Le 11 novembre 1918, à onze heures du matin, mes arrière-grands-parents se mariaient ; gênés et interdits, ignorant la nouvelle de l'armistice, ils écoutaient sonner toutes les cloches de la ville. Un siècle et quatre générations plus tard, leur arrière-arrière-petit-fils de bientôt trois ans déposait, gêné et interdit, un bouquet de fleurs sur le monument aux morts d'un village situé neuf cents kilomètres plus au sud. Un siècle, ce n'est rien. Si je prends les années que j'ai vécues comme unité, moins de trois me séparent de 1918, à peine plus de cinquante des débuts de notre ère. Je me souviens avoir lu que Godard aimait beaucoup l'idée que le professeur de latin de Pétain avait combattu à Waterloo.

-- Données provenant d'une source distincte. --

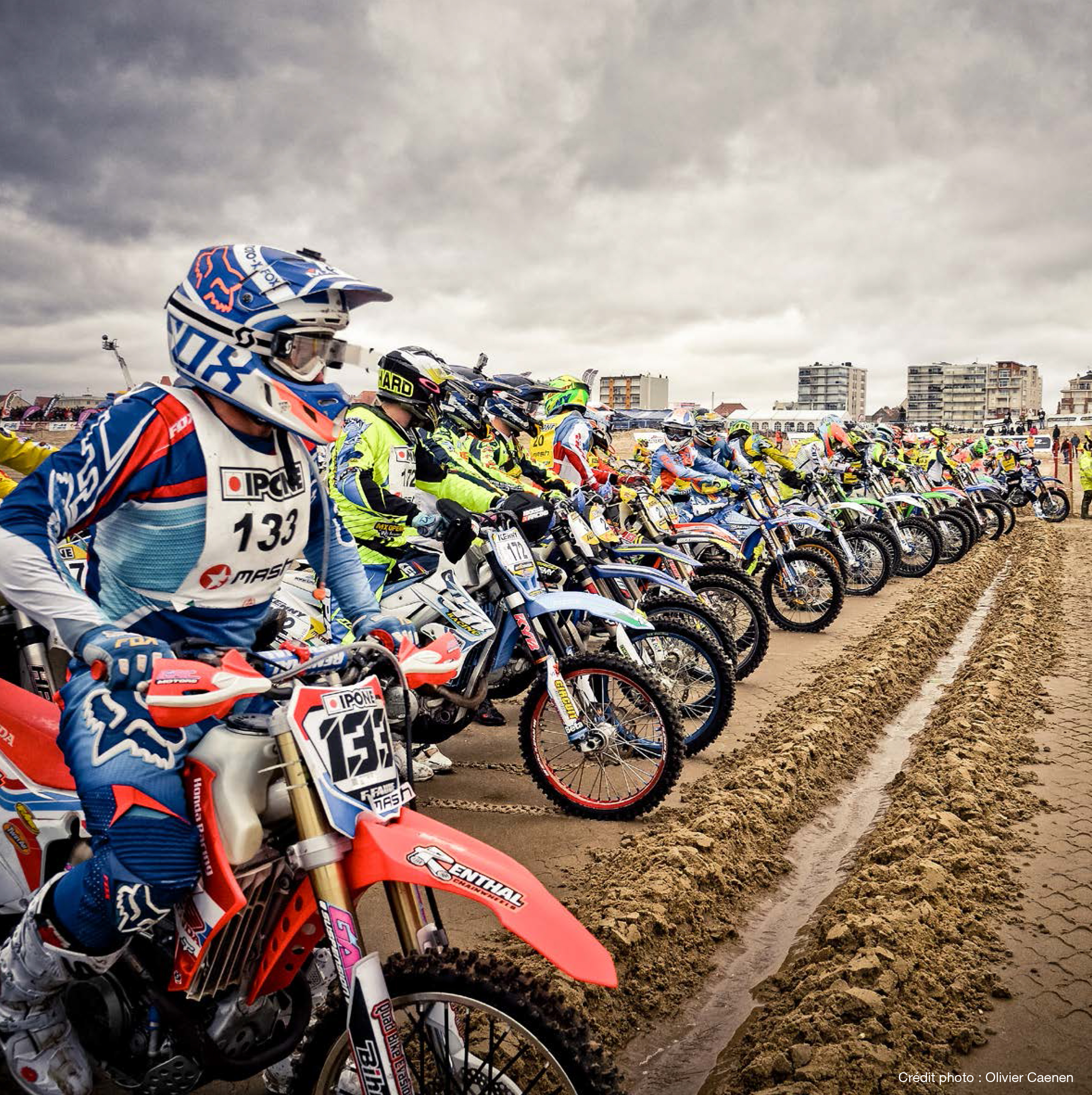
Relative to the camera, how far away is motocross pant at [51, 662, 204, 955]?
1904 mm

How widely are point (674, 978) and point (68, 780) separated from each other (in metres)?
2.13

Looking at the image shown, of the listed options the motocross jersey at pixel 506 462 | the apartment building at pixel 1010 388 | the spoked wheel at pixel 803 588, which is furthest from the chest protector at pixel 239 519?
the apartment building at pixel 1010 388

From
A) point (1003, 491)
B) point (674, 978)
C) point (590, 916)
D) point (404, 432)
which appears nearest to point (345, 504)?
point (404, 432)

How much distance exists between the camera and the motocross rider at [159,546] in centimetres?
191

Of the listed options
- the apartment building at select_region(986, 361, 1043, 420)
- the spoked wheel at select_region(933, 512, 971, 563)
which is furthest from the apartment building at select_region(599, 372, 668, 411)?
the apartment building at select_region(986, 361, 1043, 420)

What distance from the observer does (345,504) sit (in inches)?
185

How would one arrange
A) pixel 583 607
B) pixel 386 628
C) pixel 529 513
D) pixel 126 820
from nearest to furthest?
1. pixel 126 820
2. pixel 386 628
3. pixel 583 607
4. pixel 529 513

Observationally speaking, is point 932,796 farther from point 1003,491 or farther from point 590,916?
point 1003,491

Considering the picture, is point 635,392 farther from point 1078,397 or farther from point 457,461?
point 1078,397

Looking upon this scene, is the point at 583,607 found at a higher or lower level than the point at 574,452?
lower

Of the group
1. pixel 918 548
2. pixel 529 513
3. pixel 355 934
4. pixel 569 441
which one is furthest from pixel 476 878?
pixel 918 548

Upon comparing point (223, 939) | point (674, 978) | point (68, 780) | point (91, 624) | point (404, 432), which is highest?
point (404, 432)

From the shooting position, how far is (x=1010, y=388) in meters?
103

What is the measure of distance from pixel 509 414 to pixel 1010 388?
4424 inches
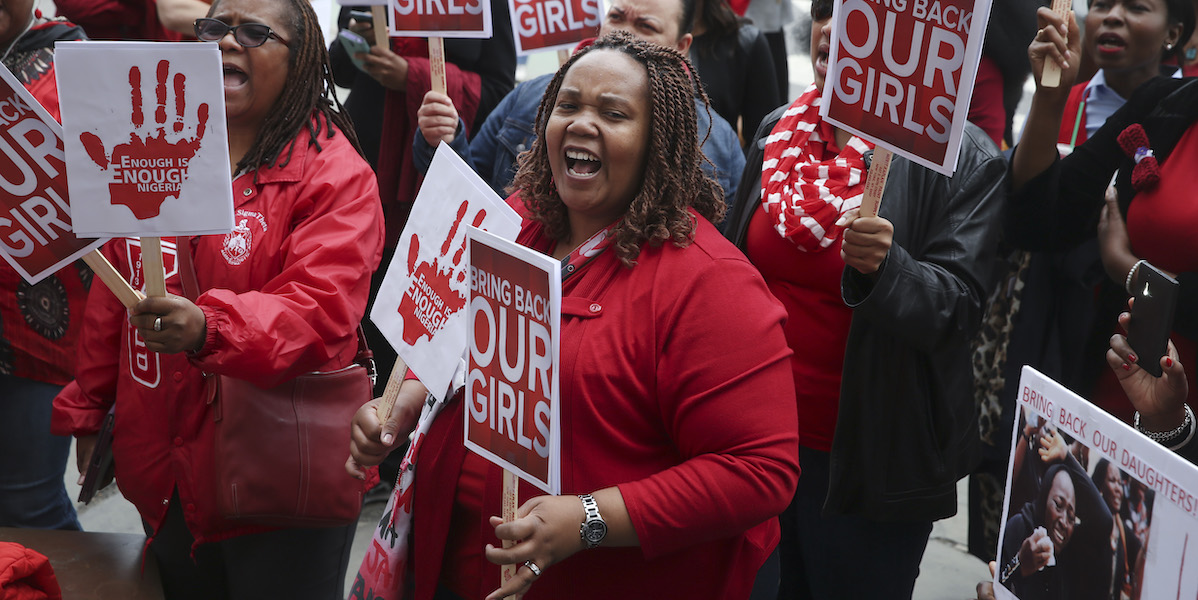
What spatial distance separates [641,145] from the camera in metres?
2.03

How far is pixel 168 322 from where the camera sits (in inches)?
86.0

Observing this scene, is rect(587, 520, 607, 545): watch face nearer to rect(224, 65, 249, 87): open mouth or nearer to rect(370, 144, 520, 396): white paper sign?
rect(370, 144, 520, 396): white paper sign

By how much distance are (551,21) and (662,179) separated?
1.93 metres

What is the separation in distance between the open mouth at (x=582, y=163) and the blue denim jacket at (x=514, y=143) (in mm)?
1218

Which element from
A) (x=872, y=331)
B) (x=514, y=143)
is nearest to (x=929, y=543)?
(x=872, y=331)

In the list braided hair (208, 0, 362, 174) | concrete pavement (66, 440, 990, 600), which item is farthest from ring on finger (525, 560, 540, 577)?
concrete pavement (66, 440, 990, 600)

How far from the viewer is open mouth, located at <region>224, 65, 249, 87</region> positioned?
8.39ft

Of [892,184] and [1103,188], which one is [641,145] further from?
[1103,188]

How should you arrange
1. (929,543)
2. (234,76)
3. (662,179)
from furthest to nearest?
(929,543) → (234,76) → (662,179)

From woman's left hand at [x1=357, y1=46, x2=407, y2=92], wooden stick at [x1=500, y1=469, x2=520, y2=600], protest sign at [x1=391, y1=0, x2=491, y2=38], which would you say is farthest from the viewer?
woman's left hand at [x1=357, y1=46, x2=407, y2=92]

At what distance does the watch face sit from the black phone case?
1448mm

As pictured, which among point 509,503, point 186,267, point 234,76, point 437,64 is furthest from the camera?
point 437,64

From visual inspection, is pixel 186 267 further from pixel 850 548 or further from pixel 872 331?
pixel 850 548

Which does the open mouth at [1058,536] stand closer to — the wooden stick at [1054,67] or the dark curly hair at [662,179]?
the dark curly hair at [662,179]
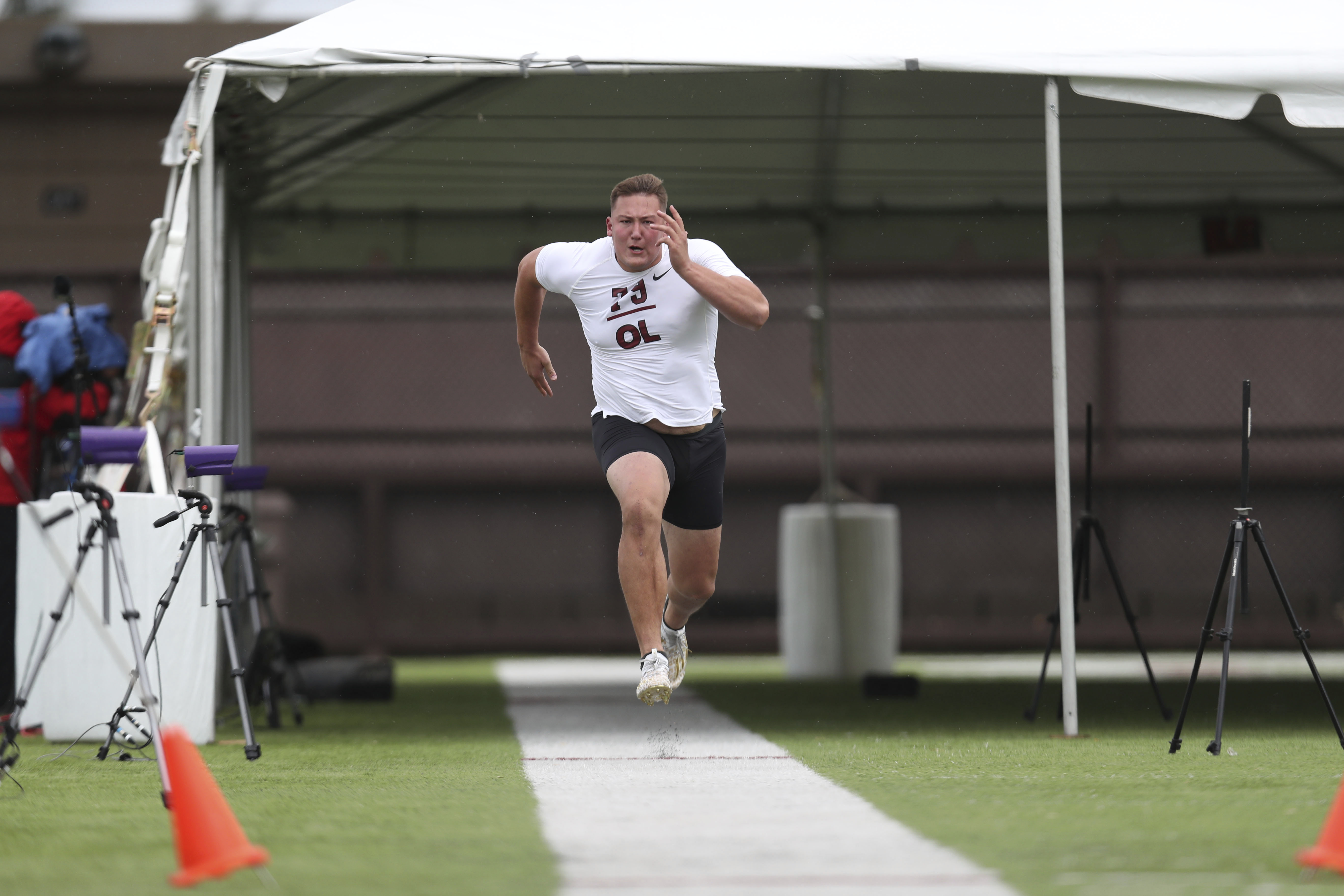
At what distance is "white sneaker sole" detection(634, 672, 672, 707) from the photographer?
5.68 m

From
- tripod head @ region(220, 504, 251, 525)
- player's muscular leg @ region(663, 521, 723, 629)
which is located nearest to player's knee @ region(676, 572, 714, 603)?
player's muscular leg @ region(663, 521, 723, 629)

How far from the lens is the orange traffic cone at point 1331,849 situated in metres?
3.52

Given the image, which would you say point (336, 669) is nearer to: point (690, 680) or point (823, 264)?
point (690, 680)

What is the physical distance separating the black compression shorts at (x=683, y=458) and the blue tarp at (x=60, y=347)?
2.89 m

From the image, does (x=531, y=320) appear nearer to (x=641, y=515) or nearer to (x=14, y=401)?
(x=641, y=515)

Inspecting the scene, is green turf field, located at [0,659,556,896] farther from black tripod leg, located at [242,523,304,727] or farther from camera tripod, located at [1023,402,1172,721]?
camera tripod, located at [1023,402,1172,721]

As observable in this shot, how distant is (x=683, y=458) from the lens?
21.3 feet

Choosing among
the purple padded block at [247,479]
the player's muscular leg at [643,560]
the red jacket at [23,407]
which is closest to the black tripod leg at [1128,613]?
the player's muscular leg at [643,560]

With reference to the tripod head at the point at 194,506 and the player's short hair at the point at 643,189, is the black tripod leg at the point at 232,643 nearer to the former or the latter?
the tripod head at the point at 194,506

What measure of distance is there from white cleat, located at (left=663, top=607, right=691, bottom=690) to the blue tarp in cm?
Result: 327

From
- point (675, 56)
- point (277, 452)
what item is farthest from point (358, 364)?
point (675, 56)

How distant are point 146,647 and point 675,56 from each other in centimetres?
296

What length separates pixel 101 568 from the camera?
7.20m

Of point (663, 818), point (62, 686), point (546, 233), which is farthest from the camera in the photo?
point (546, 233)
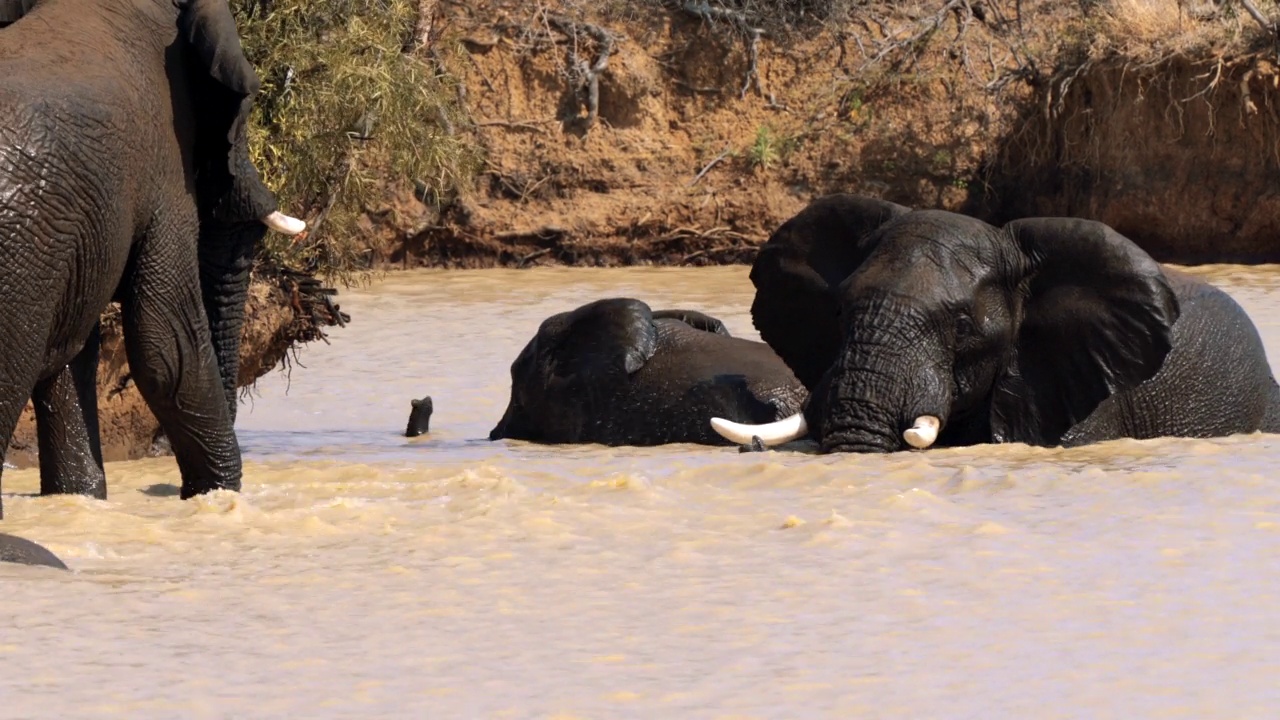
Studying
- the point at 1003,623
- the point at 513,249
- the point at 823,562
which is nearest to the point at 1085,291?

J'ai passé une partie de mon après-midi à survoler un livre de Pierre Miquel, Les Poilus, à la recherche d'une lettre d'un jeune soldat allemand à ses parents. Dans mon souvenir, il l'avait écrite le dernier jour de sa vingtième année et le hasard avait voulu que je la lise le dernier jour de ma vingtième année. J'écrivais dans une note récente que j'étais alors très malheureux. Relativisons ! Nos conditions de vie différaient absolument, il était au front et devait périr peu de temps après, moi j'étais en Ardèche, en famille, je passais des soirées délicieuses à discuter dans le jardin où flottaient des effluves de citronnelle. Je viens de retrouver dans ma mémoire le nom du soldat, Paul Boelicke, Google valide, mais la lettre doit provenir d'un autre ouvrage. Tant pis. Cela m'aura permis de lire que le jeune lieutenant de Gaulle, en 1914, servait sous les ordres du colonel Pétain, au 33e régiment d'infanterie d'Arras. Là-même, me semble-t-il, où mes arrière-grands-parents se marieraient, quatre années plus tard.